By carefully piecing together the same rock formations and their ages across various continents, geologists have worked out how the continents have moved around over the past billion years or so. There are some great animations of those gyrations out there (www.youtube.com/watch?v=QhldiOaFqpE, www.you
tube.com/watch?v=q-ng6YpxHxU). It turns out about 300 million years ago, a supercontinent named Pangaea formed from all the continental plates. Then about 150 million years ago, it split into Gondwanaland and Laurasia, opening the Atlantic Ocean. Those two super-continents then split up over the next 100 million years into the present continents: North America split from Eurasia about 60 million years ago and gradually, the continents drifted into their present locations.

The continents continue their drift and there is at least one place that a continent is currently being ripped apart. The Great Rift Valley in East Africa is a place where what’s called a triple junction has developed. That’s a place where a hot spot has risen, causing the continental plate to be torn apart, eventually to form a new ocean. It’s called a triple junction because there are three arms. In East Africa, the arms run through Kenya, Ethiopia, and Djibouti; up the Red Sea; and through the Gulf of Aden.

The activity of the East African Rift has been in the news lately as Mount Nyiragongo, a volcano on the rift, has erupted, damaging the town of Goma at its base. The corner where South America once connected to Africa at Nigeria is the location of another triple junction. In this case one arm failed and remains today as the Benue Trough along which the Niger River flows.

Strike-Slip and Thrust Faults

All this jostling of continental and oceanic tectonic plates is the cause of most of the earthquakes we feel. As an oceanic plate dives beneath a continent, it sticks sometimes and when it finally slips, we can have a very large earthquake. Japan suffers from those as well as other areas in southeast Asia. Transform faults like the San Andreas also stick and then slip occasionally, usually along a long stretch. These faults, called strike-slip, slide sideways; and if you look across the San Andreas fault, you’d see the other side moving to the right, so it would be called a right-lateral, strike-slip fault. The last big earthquake along the San Andreas was the 1906 San Francisco earthquake. The last one in the southern section of the San Andreas was in 1872. As the stress builds up on the stuck fault, the probability of a large earthquake increases.

Along the South Coast and to the east toward L.A., we have a somewhat different situation: there is a big bend in the San Andreas Fault north of us and due to the right-lateral motion, the crust gets “piled up” in the northern part of L.A. and in the Santa Barbara area. We see that pile up as the Transverse Ranges, which run east-west as opposed to every other mountain range in California. The pile-up causes faults to develop called Thrust Faults as they’re pushing the crust up into the mountains. Our offshore islands are part of the Transverse Ranges and that means there are Thrust Faults out in the channel as well. We had a small earthquake in the channel on May 26 on one of those faults.

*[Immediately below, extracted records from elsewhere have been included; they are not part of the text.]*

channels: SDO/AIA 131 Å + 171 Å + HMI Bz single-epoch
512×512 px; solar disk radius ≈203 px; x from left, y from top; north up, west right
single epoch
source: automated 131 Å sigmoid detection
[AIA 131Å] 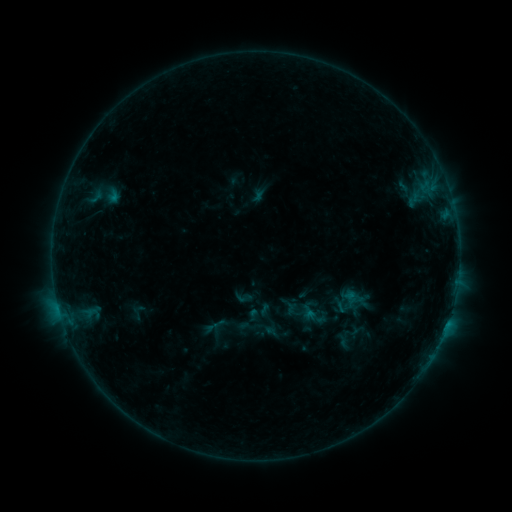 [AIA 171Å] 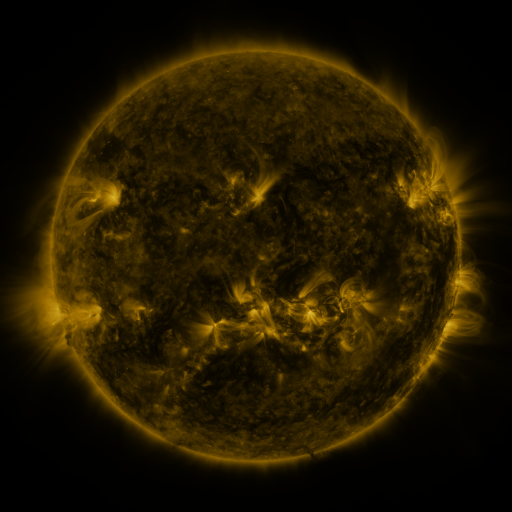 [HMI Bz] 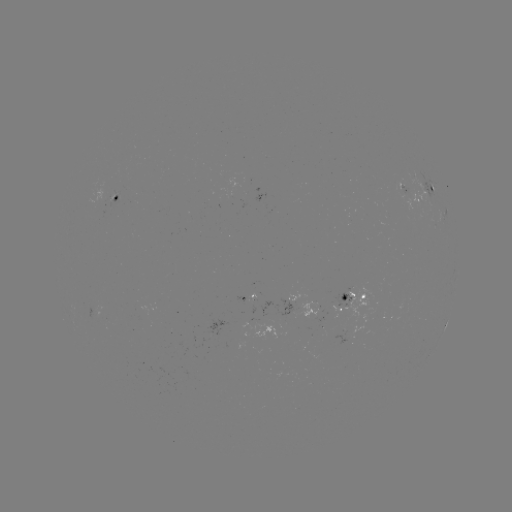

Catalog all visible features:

Because of the importance of monitoring the motions of tectonic plates and stress build-up on stuck faults, scientists have been using fixed GPS stations that record their movement continuously. In the U.S., the National Science Foundation has funded a consortium of scientists and engineers, who have established a network of GPS stations in the west called the Plate Boundary Observatory. There are several stations in the Santa Barbara area, including one in the middle of the Coal Oil Point Reserve in Isla Vista. Anyone can download the recorded data and watch as coastal California moves northwest relative to the rest of the nation. I’ll discuss the GPS set of satellites in a later column.